**** Document extract ****

If it is judged that the program component can be deleted from the startup list 100, the program component is deleted from the startup list 100. To be more specific, a checkmark is removed from the start check field 201 corresponding to the program component in the startup list 100 (step S705). If it is judged in step S703 that the specified period of time has not passed, or in step S704 that the program component cannot be deleted from the startup list 100, or after step S705, a judgment is made as to whether or not processing from step S701 to step S705 has already been completed for all program components described in the startup list 100 (step S706). If it is judged that the processing has already been completed for all of the program components, the series of processing ends. If it is not judged that the processing has already been completed for all of the program components, the process returns to step S701, and then the processing is performed for a program component that has not been handled yet.

Incidentally, the startup list 100 in this embodiment describes all program components included in the system. However, a program component that is indispensable for starting up the system may also be excluded from the startup list 100. In such a case, in the processing at the time of system startup shown in FIG. 5, it is necessary to start, before step S501, the program component that is indispensable to the system startup. However, the deletion allow/disallow field 203 of the startup list 100 shown in FIG. 2 becomes unnecessary. In addition, it is also possible exclude the judgment processing in step S704 shown in FIG. 7.

Moreover, in this embodiment, a program component that is not frequently used by users is deleted from the startup list 100, and consequently the program component is not started at the time of system startup. However, instead of deleting the program component in question from the startup list 100, the starting order of the program component in question may also be delayed at the time of system startup. This enables the users to quickly start a program component that is frequently used.

According to this embodiment, all program components are started in the beginning. However, while users continue to use the system, the manner in which program components are started is automatically changed as follows: only program components which are frequently used by the uses (that is to say, only functions that are frequently used) are started at the time of system startup. This makes it possible to shorten the startup time at the time of system startup. Further, it is possible to save the amount of memory by the memory size used by the program components that are not started.

Second Embodiment

In contrast to the first embodiment, according to a second embodiment, only required program components are started at the time of system startup, and then a program component that is frequently used by users is added to a startup list during system operation. Incidentally, a rough outline of a system startup method in this embodiment is the same as that shown in FIG. 1; and processing steps performed at the time of system startup in this embodiment are the same as those shown in the flowchart in FIG. 5.

The second embodiment according to the present invention will be described with reference to FIGS. 8 through 12 below.

**** Dataset entries ****

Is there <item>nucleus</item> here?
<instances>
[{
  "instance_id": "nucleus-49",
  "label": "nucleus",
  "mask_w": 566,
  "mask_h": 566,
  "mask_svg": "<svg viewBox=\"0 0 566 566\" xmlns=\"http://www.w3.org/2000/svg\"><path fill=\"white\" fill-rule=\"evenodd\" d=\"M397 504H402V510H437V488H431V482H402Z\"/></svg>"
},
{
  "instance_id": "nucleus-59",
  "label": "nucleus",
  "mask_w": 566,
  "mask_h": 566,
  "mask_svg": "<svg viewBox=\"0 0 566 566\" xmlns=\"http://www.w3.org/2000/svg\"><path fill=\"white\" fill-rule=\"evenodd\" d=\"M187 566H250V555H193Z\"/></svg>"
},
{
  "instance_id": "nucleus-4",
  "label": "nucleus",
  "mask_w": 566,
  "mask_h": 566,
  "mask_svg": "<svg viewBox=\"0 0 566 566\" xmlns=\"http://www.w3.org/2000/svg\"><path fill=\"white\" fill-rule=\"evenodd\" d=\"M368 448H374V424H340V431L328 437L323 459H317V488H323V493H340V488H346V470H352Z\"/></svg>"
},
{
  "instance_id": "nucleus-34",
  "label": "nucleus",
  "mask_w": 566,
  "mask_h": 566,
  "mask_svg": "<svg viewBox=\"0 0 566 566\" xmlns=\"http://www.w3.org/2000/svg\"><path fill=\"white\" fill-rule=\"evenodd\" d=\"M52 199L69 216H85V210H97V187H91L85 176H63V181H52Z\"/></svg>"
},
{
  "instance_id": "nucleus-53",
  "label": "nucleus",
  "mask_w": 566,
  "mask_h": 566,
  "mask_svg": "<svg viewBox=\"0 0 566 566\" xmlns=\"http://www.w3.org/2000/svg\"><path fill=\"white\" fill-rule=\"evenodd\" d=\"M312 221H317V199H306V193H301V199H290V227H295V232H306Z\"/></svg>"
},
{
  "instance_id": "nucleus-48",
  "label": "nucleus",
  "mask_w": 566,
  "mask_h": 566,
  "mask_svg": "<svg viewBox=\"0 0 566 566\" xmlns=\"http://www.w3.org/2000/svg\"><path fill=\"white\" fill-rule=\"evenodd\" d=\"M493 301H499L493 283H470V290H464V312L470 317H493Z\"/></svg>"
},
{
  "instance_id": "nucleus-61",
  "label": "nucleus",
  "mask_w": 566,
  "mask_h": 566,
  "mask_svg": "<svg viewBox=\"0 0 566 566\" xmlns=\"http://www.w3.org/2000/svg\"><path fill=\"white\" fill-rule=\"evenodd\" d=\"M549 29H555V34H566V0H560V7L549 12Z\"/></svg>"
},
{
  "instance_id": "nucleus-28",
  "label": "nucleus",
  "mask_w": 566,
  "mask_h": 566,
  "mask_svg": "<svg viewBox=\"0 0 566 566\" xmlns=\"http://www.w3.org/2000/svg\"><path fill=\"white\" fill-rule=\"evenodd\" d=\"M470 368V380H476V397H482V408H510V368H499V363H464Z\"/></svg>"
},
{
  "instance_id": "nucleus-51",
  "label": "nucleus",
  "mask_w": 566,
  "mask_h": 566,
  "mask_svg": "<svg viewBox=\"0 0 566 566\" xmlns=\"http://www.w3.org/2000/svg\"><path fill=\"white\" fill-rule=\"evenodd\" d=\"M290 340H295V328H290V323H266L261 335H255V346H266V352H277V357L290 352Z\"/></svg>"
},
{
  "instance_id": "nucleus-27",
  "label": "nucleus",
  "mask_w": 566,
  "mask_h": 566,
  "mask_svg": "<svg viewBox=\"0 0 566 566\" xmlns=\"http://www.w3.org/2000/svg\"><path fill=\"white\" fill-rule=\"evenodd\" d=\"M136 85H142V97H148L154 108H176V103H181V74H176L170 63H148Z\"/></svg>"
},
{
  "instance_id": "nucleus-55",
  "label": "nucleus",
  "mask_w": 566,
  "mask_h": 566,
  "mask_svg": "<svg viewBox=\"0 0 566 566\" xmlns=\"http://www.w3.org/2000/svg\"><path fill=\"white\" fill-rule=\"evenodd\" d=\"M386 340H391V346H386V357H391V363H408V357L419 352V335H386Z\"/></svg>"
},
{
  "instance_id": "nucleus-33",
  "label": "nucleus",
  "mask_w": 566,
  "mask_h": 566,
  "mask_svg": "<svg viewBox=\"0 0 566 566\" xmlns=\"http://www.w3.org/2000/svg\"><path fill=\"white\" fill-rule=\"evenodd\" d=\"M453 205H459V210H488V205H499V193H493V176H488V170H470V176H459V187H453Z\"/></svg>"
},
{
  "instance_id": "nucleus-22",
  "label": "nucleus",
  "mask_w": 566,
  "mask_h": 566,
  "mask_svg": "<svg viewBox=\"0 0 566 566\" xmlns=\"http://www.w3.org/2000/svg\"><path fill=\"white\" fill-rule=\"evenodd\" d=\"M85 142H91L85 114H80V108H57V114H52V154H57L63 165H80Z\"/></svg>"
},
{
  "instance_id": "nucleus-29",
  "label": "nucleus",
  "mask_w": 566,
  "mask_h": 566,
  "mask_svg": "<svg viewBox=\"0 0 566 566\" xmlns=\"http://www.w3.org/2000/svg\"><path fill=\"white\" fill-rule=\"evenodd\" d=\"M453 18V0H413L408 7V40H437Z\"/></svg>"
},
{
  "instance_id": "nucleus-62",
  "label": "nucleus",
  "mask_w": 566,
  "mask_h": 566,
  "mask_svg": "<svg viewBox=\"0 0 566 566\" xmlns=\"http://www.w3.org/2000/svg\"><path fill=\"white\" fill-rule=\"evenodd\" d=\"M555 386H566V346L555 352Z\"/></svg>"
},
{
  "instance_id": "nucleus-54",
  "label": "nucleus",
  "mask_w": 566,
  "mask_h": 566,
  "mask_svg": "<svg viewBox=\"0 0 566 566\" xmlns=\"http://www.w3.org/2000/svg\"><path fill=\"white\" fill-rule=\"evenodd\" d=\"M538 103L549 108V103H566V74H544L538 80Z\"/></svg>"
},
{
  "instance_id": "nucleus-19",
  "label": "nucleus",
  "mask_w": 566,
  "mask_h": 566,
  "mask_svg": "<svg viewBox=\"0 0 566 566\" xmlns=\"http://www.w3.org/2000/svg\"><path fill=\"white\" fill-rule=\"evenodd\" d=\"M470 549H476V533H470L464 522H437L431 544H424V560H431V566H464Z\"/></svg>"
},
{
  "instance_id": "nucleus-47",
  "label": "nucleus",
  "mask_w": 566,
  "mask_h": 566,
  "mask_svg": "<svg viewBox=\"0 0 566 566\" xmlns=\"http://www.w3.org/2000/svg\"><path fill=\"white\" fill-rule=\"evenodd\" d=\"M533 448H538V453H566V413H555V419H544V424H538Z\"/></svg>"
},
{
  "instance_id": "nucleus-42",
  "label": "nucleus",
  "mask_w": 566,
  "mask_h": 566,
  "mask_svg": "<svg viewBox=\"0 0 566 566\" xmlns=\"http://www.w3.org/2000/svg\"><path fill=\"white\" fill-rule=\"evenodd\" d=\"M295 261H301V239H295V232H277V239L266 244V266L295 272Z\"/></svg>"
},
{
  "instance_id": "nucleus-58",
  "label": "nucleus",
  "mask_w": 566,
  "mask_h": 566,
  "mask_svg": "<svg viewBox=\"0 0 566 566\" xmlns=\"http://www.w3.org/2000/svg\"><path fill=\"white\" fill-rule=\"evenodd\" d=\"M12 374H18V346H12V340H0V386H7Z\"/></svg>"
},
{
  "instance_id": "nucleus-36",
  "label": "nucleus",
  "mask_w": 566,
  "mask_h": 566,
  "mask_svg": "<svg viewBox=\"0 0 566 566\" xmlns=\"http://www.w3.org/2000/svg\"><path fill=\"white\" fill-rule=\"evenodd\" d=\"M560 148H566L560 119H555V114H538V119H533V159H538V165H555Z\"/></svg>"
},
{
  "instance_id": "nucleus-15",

****

Objective » Reproduce the startup list passage from "In contrast to" to "through 12 below.", switching "rough outline" to "general overview". Work from the text alone; the entries play no part.

Completed task »
In contrast to the first embodiment, according to a second embodiment, only required program components are started at the time of system startup, and then a program component that is frequently used by users is added to a startup list during system operation. Incidentally, a general overview of a system startup method in this embodiment is the same as that shown in FIG. 1; and processing steps performed at the time of system startup in this embodiment are the same as those shown in the flowchart in FIG. 5.

The second embodiment according to the present invention will be described with reference to FIGS. 8 through 12 below.